*Your objective:* Output the listing below line for line, with no changes.

*Provided data:*
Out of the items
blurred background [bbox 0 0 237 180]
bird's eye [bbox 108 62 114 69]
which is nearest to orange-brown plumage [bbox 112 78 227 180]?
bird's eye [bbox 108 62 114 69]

*The answer:*
Out of the items
blurred background [bbox 0 0 237 180]
bird's eye [bbox 108 62 114 69]
which is nearest to orange-brown plumage [bbox 112 78 227 180]?
bird's eye [bbox 108 62 114 69]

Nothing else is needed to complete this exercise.